[What you will do] Rewrite the material below with "stone pedestal" changed to "stone plinth" wherever it appears, keeping everything else the same. Leave the pictures out.

[Input for this task]
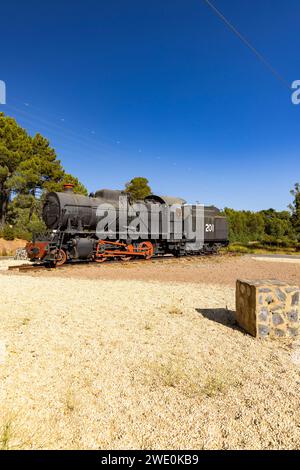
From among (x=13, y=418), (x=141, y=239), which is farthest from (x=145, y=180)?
(x=13, y=418)

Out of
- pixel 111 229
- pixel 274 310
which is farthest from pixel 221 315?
pixel 111 229

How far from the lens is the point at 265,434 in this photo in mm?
2652

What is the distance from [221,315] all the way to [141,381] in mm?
3362

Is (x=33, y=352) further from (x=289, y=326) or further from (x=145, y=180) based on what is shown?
(x=145, y=180)

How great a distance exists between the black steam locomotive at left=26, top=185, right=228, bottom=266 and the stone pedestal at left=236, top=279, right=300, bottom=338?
1045 centimetres

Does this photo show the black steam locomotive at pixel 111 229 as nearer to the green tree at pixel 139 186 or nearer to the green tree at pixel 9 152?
the green tree at pixel 9 152

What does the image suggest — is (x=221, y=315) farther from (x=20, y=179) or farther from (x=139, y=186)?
(x=139, y=186)

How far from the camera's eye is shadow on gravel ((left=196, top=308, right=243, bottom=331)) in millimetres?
5910

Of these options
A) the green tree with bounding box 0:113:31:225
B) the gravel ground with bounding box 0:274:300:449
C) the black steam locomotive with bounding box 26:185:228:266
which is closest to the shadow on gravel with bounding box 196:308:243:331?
the gravel ground with bounding box 0:274:300:449

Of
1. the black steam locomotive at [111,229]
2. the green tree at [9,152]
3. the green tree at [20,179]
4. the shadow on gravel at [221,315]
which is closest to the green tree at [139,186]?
the green tree at [20,179]

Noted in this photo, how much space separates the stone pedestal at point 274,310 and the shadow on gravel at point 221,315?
628 millimetres

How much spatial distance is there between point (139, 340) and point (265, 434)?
256cm

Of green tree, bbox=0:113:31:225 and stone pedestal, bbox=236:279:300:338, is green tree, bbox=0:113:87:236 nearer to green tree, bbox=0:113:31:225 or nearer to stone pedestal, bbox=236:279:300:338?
green tree, bbox=0:113:31:225

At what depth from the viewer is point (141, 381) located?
142 inches
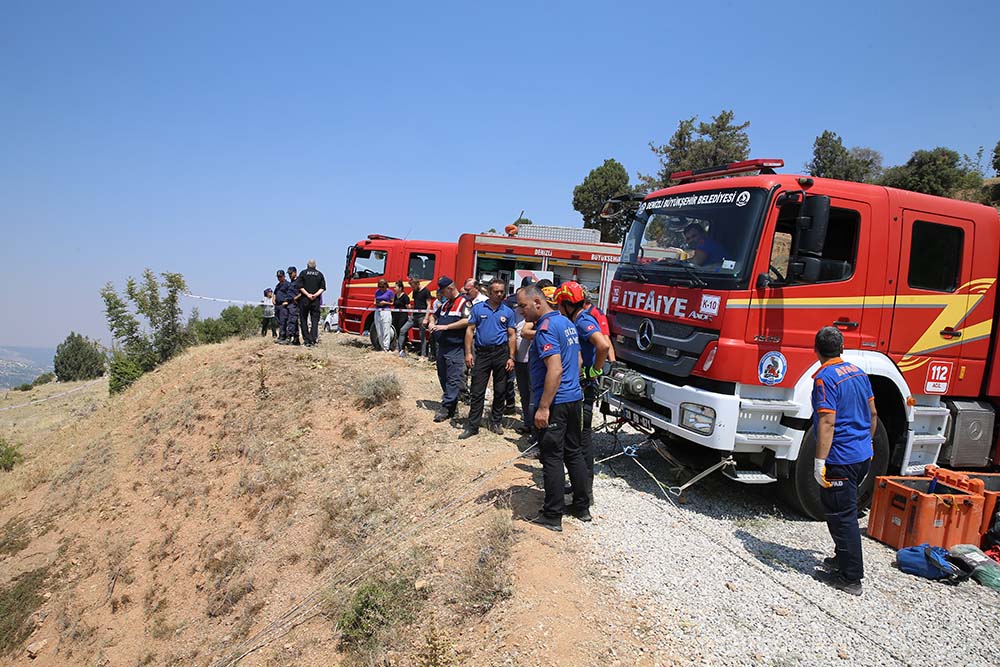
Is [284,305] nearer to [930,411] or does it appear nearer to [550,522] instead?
[550,522]

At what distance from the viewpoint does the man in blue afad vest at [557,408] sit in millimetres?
4535

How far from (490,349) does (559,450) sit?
284cm

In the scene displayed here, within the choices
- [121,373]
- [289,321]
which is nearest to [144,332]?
[121,373]

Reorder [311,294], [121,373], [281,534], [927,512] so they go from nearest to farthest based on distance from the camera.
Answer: [927,512] < [281,534] < [311,294] < [121,373]

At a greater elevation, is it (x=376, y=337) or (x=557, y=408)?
(x=557, y=408)

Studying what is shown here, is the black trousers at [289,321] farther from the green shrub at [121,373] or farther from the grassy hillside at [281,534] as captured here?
the green shrub at [121,373]

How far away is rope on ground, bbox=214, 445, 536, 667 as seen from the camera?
209 inches

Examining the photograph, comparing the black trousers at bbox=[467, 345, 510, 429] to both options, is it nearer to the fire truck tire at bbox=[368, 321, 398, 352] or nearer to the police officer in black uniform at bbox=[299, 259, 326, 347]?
the fire truck tire at bbox=[368, 321, 398, 352]

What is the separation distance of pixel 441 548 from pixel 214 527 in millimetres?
5073

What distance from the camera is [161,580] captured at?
26.0ft

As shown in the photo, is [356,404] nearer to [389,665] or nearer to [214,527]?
[214,527]

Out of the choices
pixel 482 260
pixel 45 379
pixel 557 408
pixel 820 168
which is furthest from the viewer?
pixel 45 379

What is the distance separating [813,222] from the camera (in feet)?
15.7

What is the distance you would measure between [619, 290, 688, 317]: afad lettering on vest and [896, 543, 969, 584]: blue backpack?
2627 millimetres
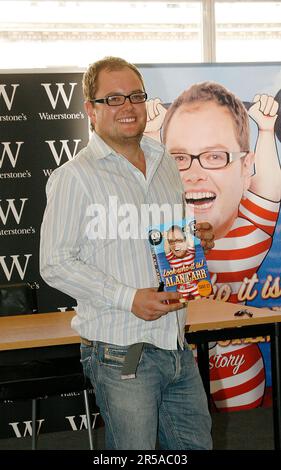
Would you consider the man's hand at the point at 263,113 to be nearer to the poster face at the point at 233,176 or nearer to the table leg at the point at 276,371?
the poster face at the point at 233,176

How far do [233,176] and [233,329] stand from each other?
1.63 meters

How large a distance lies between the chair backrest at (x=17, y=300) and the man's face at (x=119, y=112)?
2.33 metres

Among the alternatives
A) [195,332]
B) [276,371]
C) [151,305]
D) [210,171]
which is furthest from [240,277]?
[151,305]

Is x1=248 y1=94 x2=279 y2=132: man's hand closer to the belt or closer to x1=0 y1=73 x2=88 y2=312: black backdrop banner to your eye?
x1=0 y1=73 x2=88 y2=312: black backdrop banner

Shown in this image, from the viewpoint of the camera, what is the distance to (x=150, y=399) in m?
2.28

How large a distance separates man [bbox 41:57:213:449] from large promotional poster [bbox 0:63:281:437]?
9.37ft

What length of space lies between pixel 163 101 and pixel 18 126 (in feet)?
3.32

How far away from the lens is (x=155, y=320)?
91.6 inches

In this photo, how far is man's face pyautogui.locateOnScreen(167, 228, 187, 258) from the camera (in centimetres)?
232

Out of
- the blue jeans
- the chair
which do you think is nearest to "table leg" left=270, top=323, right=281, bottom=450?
the chair

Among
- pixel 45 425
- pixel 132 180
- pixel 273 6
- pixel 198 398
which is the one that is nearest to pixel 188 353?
pixel 198 398

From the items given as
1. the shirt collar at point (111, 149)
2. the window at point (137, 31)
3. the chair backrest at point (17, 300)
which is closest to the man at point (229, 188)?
the window at point (137, 31)

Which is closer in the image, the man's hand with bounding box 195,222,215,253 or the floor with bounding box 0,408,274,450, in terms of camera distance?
the man's hand with bounding box 195,222,215,253

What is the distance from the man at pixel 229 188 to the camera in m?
5.37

[Answer to the exercise]
From among (x=13, y=418), (x=141, y=239), which is farthest from (x=145, y=180)?
(x=13, y=418)

Out of
- pixel 111 229
- pixel 274 310
which is farthest from pixel 221 315?
pixel 111 229

How far from the lens is the point at 265,434 in this photo in mm?
2652

What is the distance from [221,315] all the way to [141,381] in mm?
3362

Is (x=33, y=352) further from (x=289, y=326) or further from (x=145, y=180) based on what is shown?
(x=145, y=180)

How great a distance exists between the black steam locomotive at left=26, top=185, right=228, bottom=266 and the stone plinth at left=236, top=279, right=300, bottom=338?
1045 centimetres

Does this photo show the black steam locomotive at pixel 111 229 as nearer to the green tree at pixel 139 186 or nearer to the green tree at pixel 9 152?
the green tree at pixel 9 152

What does the image suggest — is (x=221, y=315) farther from (x=20, y=179) or farther from (x=139, y=186)?
(x=139, y=186)

How far from the camera's eye is shadow on gravel ((left=196, top=308, right=243, bottom=331)) in millimetres?
5910

Of these options
A) the green tree with bounding box 0:113:31:225
B) the gravel ground with bounding box 0:274:300:449
C) the black steam locomotive with bounding box 26:185:228:266
which is closest to the shadow on gravel with bounding box 196:308:243:331?
the gravel ground with bounding box 0:274:300:449

Of
1. the black steam locomotive at [111,229]
2. the green tree at [9,152]
3. the green tree at [20,179]
4. the shadow on gravel at [221,315]
which is closest to the green tree at [139,186]?
the green tree at [20,179]

Noted in this photo, how much space separates the stone plinth at point 274,310 and the shadow on gravel at point 221,315?
628 millimetres

How much spatial distance is there between point (139, 340) and point (265, 434)?
256cm

Of green tree, bbox=0:113:31:225 and stone plinth, bbox=236:279:300:338, is green tree, bbox=0:113:87:236 nearer to green tree, bbox=0:113:31:225 or nearer to stone plinth, bbox=236:279:300:338?
green tree, bbox=0:113:31:225

At what depth from the viewer is point (141, 381) located?
142 inches
Is [284,305] nearer to [930,411] or does it appear nearer to [550,522] instead?
[550,522]

At what distance from the viewpoint does the man in blue afad vest at [557,408] sit in millimetres?
4535

How far from (490,349) does (559,450) sit?
284cm

In the scene displayed here, within the choices
- [121,373]
- [289,321]
which is nearest to [144,332]?
[121,373]

Reorder [311,294], [121,373], [281,534], [927,512] so they go from nearest to farthest based on distance from the camera.
Answer: [927,512] < [281,534] < [311,294] < [121,373]

At a greater elevation, is it (x=376, y=337) or (x=557, y=408)?
(x=557, y=408)

Studying what is shown here, is the black trousers at [289,321] farther from the green shrub at [121,373] or farther from the grassy hillside at [281,534] as captured here?
the green shrub at [121,373]

How far away is rope on ground, bbox=214, 445, 536, 667 as seen from the camera?
209 inches

Examining the photograph, comparing the black trousers at bbox=[467, 345, 510, 429] to both options, is it nearer to the fire truck tire at bbox=[368, 321, 398, 352] or nearer to the police officer in black uniform at bbox=[299, 259, 326, 347]?
the fire truck tire at bbox=[368, 321, 398, 352]

What is the separation distance of pixel 441 548 from pixel 214 527 in millimetres?
5073

What distance from the camera is [161,580] captured at?
26.0ft

As shown in the photo, is [356,404] nearer to [389,665] or nearer to [214,527]?
[214,527]

Out of the choices
pixel 482 260
pixel 45 379
pixel 557 408
pixel 820 168
which is furthest from the viewer?
pixel 45 379

What is the distance separating [813,222] from the camera (in feet)?
15.7

What is the distance you would measure between [619, 290, 688, 317]: afad lettering on vest and [896, 543, 969, 584]: blue backpack?
2627 millimetres
Would you consider the man's hand at the point at 263,113 to be nearer to the poster face at the point at 233,176 or nearer to the table leg at the point at 276,371?
the poster face at the point at 233,176

How far do [233,176] and [233,329] stand from each other?
1.63 meters

How large a distance lies between the chair backrest at (x=17, y=300) and the man's face at (x=119, y=112)?
2.33 metres

Among the alternatives
A) [195,332]
B) [276,371]
C) [151,305]
D) [210,171]
which is furthest from [240,277]?
[151,305]

Is x1=248 y1=94 x2=279 y2=132: man's hand closer to the belt or closer to x1=0 y1=73 x2=88 y2=312: black backdrop banner to your eye?
x1=0 y1=73 x2=88 y2=312: black backdrop banner

Shown in this image, from the viewpoint of the camera, what is the distance to (x=150, y=399) in m?
2.28

How large a distance separates man [bbox 41:57:213:449] from large promotional poster [bbox 0:63:281:437]?
9.37ft

What length of space lies between pixel 163 101 and pixel 18 126 (in feet)?
3.32

How far away from the lens is (x=155, y=320)?
91.6 inches

In this photo, how far is man's face pyautogui.locateOnScreen(167, 228, 187, 258) from the camera (in centimetres)?
232

Out of
- the blue jeans
- the chair
which do you think is nearest to "table leg" left=270, top=323, right=281, bottom=450?
the chair

Among
- pixel 45 425
- pixel 132 180
- pixel 273 6
- pixel 198 398
which is the one that is nearest to pixel 188 353?
pixel 198 398

From the items given as
1. the shirt collar at point (111, 149)
2. the window at point (137, 31)
3. the chair backrest at point (17, 300)
which is closest to the man at point (229, 188)?
the window at point (137, 31)

Which is closer in the image, the man's hand with bounding box 195,222,215,253 or the floor with bounding box 0,408,274,450, in terms of camera distance?
the man's hand with bounding box 195,222,215,253

What is the distance from the man at pixel 229 188 to the camera in m?
5.37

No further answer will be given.